▶ EXTRACTED TEXT
■ ■ ■ ■
Hard science fiction is a category of science fiction characterized by concern for scientific accuracy and logic. The term was first used in print in 1957 by P. Schuyler Miller in a review of John W. Campbell's Islands of Space in the November issue of Astounding Science Fiction. The complementary term soft science fiction, formed by analogy to hard science fiction, first appeared in the late 1970s. The term is formed by analogy to the popular distinction between the "hard" (natural) and "soft" (social) sciences, although there are examples generally considered as "hard" science fiction such as Isaac Asimov's Foundation series, built on mathematical sociology. Science fiction critic Gary Westfahl argues that neither term is part of a rigorous taxonomy; instead they are approximate ways of characterizing stories that reviewers and commentators have found useful.

History

Stories revolving around scientific and technical consistency were written as early as the 1870s with the publication of Jules Verne's Twenty Thousand Leagues Under the Seas in 1870, among other stories. The attention to detail in Verne's work became an inspiration for many future scientists and explorers, although Verne himself denied writing as a scientist or seriously predicting machines and technology of the future.

Hugo Gernsback believed from the beginning of his involvement with science fiction in the 1920s that the stories should be instructive, although it was not long before he found it necessary to print fantastical and unscientific fiction in Amazing Stories to attract readers. During Gernsback's long absence from SF publishing, from 1936 to 1953, the field evolved away from his focus on facts and education. The Golden Age of Science Fiction is generally considered to have started in the late 1930s and lasted until the mid-1940s, bringing with it "a quantum jump in quality, perhaps the greatest in the history of the genre", according to science fiction historians Peter Nicholls and Mike Ashley.
■ ■ ■ ■
▶ COLLECTED DATA

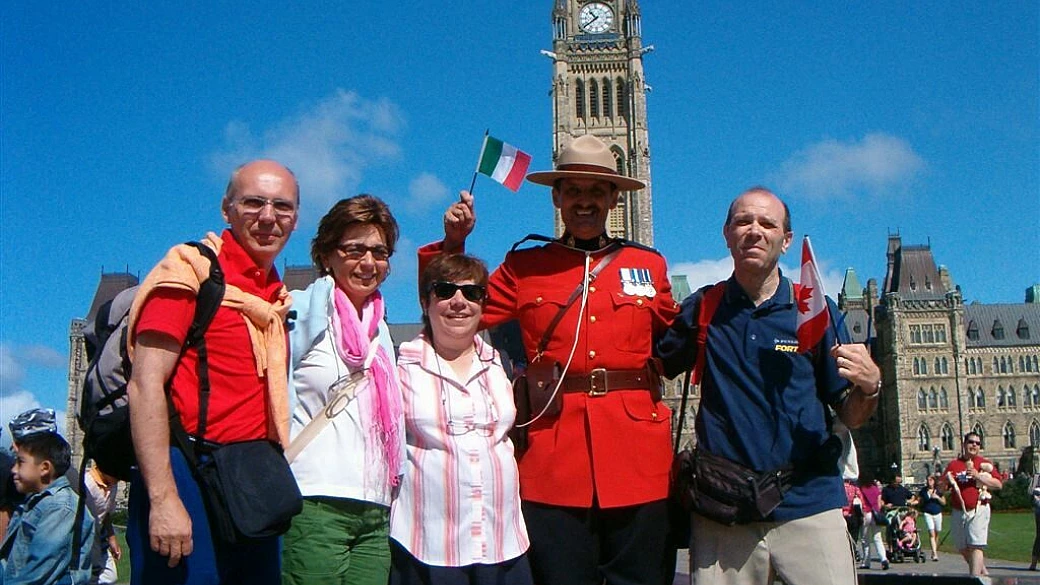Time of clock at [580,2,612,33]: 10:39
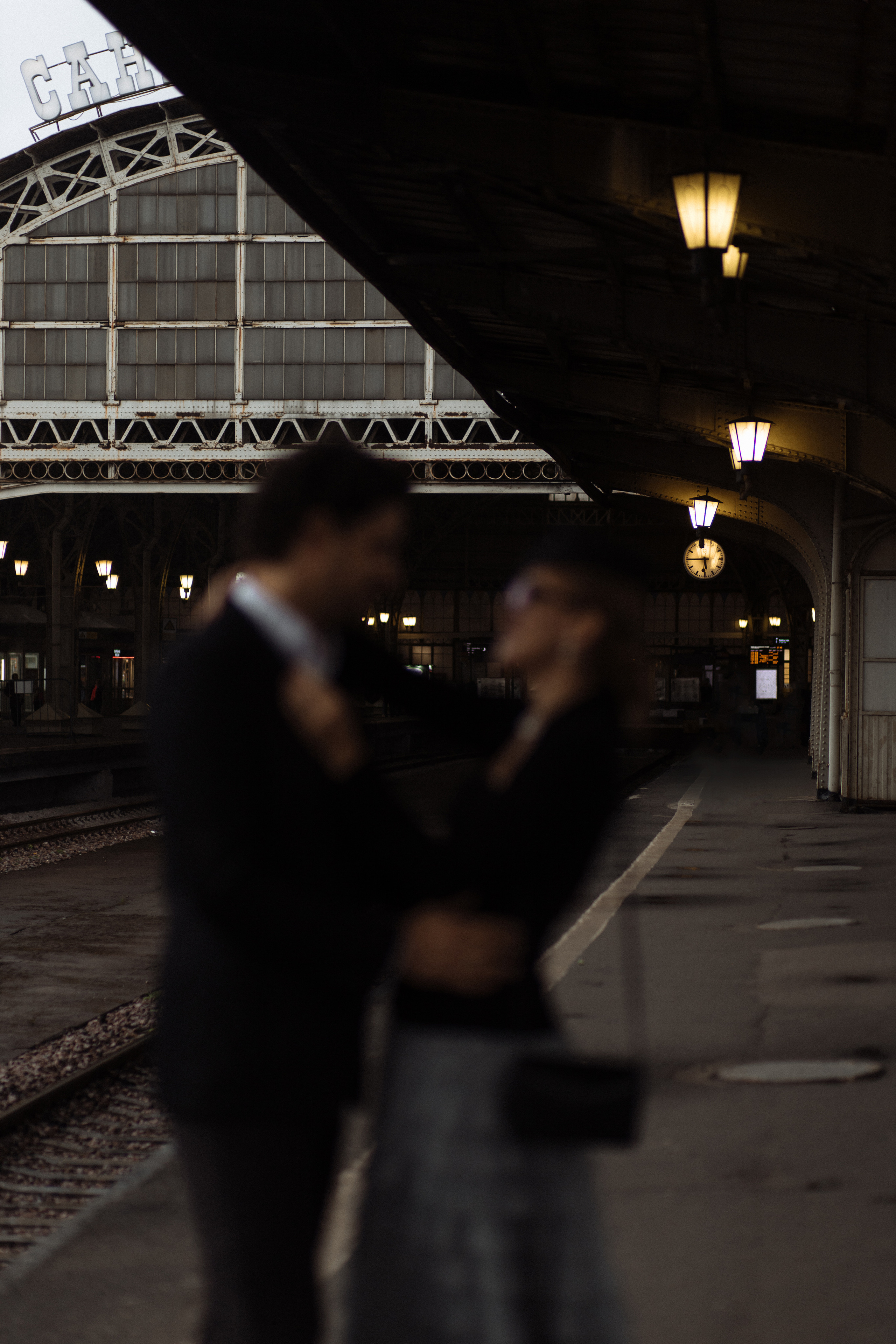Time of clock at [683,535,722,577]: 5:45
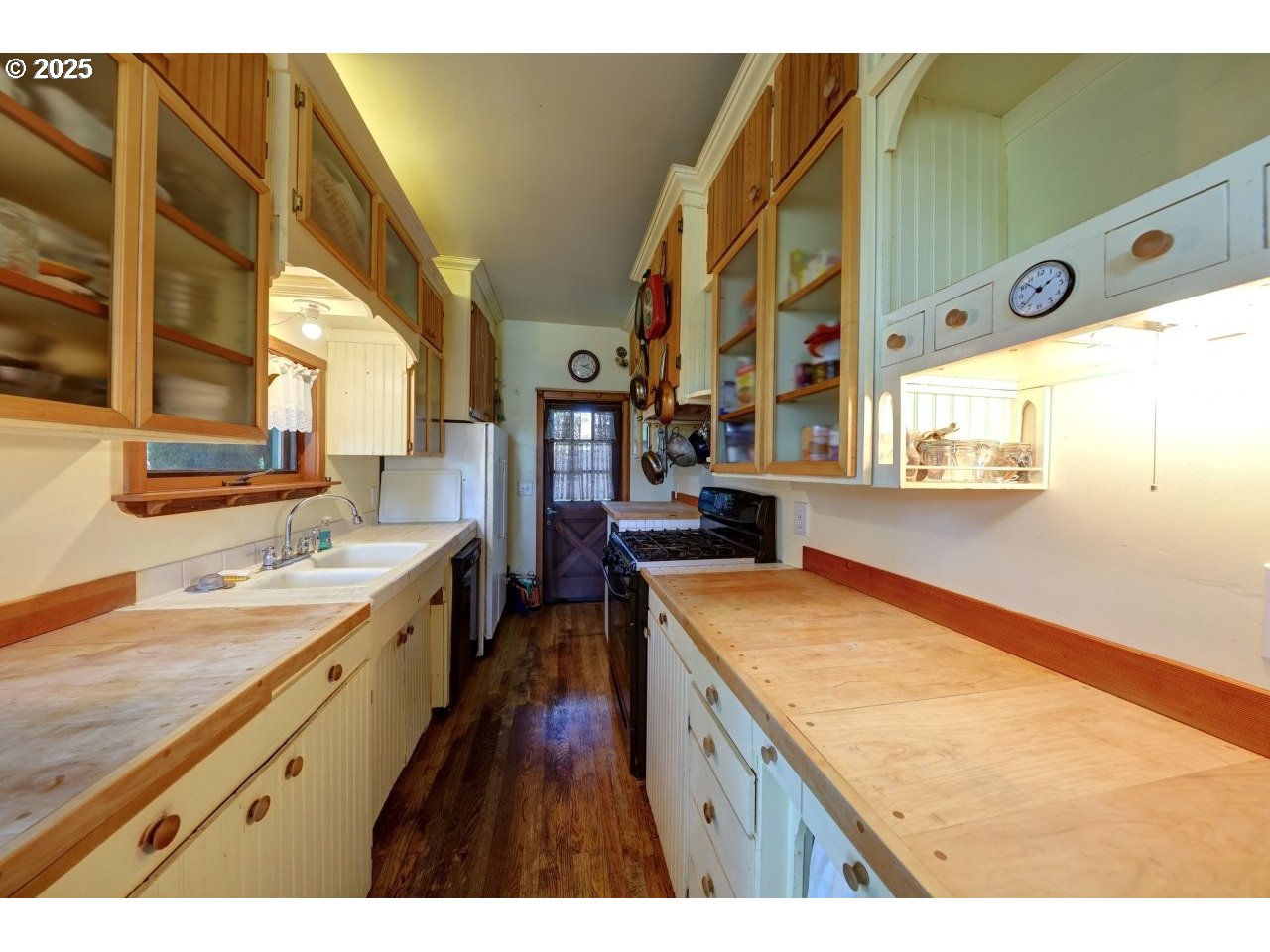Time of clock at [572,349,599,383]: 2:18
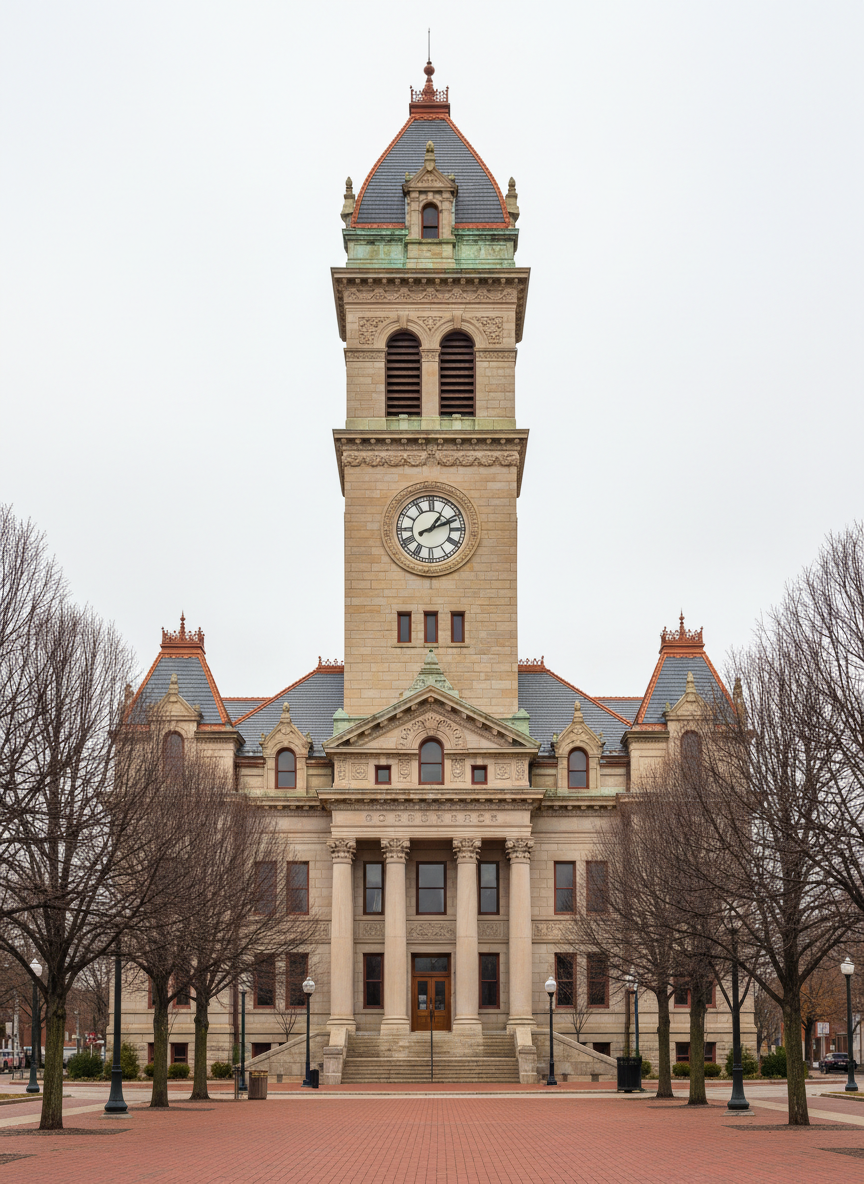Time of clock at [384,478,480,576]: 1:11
■ ■ ■ ■
▶ PROBLEM SET
1 > Translate this sentence from the hard science fiction text into Spanish: "The complementary term soft science fiction, formed by analogy to hard science fiction, first appeared in the late 1970s."
2 > Carry the history of hard science fiction forward from its last sentence with one more paragraph in the same encyclopedic style.

▶ OUTPUTS
1 > El término complementario ciencia ficción blanda, formado por analogía con la ciencia ficción dura, apareció por primera vez a finales de la década de 1970.

2 >
However, Gernsback's views were unchanged. In his editorial in the first issue of Science-Fiction Plus, he gave his view of the modern SF story: "the fairy tale brand, the weird or fantastic type of what mistakenly masquerades under the name of Science-Fiction today!" and he stated his preference for "truly scientific, prophetic Science-Fiction with the full accent on SCIENCE". In the same editorial, Gernsback called for patent reform to give science fiction authors the right to create patents for ideas without having patent models because many of their ideas predated the technical progress needed to develop specifications for their ideas. The introduction referenced the numerous prescient technologies described throughout Ralph 124C 41+.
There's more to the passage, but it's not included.